-- Begin Source records --

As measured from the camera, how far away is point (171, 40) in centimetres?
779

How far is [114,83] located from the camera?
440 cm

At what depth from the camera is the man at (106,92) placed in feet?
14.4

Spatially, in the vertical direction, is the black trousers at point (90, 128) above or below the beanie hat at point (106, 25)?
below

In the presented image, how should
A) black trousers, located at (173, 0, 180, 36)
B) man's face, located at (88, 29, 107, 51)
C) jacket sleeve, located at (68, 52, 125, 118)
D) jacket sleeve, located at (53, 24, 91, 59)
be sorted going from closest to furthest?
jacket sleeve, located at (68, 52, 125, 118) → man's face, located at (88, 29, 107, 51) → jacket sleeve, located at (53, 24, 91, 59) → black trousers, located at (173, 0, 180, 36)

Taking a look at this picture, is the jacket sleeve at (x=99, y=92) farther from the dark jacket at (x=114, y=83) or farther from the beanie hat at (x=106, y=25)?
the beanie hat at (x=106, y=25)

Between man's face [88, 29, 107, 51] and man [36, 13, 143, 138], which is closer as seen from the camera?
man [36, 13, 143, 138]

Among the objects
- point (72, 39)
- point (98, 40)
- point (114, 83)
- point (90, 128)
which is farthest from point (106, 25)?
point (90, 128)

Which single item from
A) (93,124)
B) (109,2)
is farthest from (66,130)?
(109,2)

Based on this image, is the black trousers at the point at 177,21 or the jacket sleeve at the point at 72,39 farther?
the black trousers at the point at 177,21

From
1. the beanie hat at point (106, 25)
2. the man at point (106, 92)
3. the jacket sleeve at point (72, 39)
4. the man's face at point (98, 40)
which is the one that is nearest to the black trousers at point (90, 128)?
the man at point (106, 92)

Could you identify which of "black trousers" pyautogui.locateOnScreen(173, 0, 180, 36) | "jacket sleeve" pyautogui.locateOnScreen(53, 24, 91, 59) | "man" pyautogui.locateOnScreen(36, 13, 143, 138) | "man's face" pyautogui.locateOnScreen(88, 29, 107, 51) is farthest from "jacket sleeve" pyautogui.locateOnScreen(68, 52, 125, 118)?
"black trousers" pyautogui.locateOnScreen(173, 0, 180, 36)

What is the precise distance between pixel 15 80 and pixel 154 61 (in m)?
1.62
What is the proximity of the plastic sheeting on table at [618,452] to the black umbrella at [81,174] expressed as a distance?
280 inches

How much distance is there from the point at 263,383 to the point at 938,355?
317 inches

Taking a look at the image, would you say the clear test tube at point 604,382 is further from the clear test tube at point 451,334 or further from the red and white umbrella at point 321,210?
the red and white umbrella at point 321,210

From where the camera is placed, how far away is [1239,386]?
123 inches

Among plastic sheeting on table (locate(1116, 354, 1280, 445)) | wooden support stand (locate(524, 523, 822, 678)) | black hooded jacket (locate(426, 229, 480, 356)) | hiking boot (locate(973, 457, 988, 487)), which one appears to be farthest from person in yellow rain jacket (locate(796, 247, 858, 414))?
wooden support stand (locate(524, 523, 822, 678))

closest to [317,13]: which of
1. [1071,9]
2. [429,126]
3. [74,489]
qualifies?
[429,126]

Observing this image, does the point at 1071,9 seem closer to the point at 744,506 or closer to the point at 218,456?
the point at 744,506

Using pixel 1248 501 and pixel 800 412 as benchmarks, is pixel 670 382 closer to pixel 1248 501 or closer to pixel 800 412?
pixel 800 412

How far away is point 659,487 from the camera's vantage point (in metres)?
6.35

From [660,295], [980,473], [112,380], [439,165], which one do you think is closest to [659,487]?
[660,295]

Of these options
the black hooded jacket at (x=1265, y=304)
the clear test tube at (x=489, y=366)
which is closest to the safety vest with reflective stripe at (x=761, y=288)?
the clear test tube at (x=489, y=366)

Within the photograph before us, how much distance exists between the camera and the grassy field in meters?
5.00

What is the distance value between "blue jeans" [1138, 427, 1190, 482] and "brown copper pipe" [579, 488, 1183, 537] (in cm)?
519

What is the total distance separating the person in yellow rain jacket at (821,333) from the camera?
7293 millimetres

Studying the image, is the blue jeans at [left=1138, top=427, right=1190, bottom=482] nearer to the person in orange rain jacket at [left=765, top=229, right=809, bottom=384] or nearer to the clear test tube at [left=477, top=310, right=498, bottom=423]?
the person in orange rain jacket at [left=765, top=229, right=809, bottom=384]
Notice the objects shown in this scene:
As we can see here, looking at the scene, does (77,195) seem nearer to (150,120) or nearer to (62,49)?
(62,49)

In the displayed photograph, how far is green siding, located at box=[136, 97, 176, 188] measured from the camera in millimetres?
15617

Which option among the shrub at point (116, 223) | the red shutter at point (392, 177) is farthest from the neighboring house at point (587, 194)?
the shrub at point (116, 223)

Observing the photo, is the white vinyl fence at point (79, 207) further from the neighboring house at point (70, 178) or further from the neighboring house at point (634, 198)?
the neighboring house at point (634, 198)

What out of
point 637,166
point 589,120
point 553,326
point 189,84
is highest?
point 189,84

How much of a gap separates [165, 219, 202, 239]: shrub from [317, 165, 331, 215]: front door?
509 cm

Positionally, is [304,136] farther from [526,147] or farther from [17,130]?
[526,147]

-- End Source records --

• **Requirements**: Lay out every non-blank line from the one containing "Observing the photo, is" through the last line of the data above as a Markdown table, with the columns Row and Line.

• **Correct response**:
| Row | Line |
|---|---|
| 1 | Observing the photo, is the white vinyl fence at point (79, 207) further from the neighboring house at point (70, 178) or further from the neighboring house at point (634, 198)? |
| 2 | the neighboring house at point (634, 198) |
| 3 | What out of |
| 4 | point 637,166 |
| 5 | point 589,120 |
| 6 | point 553,326 |
| 7 | point 189,84 |
| 8 | is highest? |
| 9 | point 189,84 |
| 10 | How much of a gap separates [165, 219, 202, 239]: shrub from [317, 165, 331, 215]: front door? |
| 11 | 509 cm |
| 12 | Positionally, is [304,136] farther from [526,147] or farther from [17,130]? |
| 13 | [526,147] |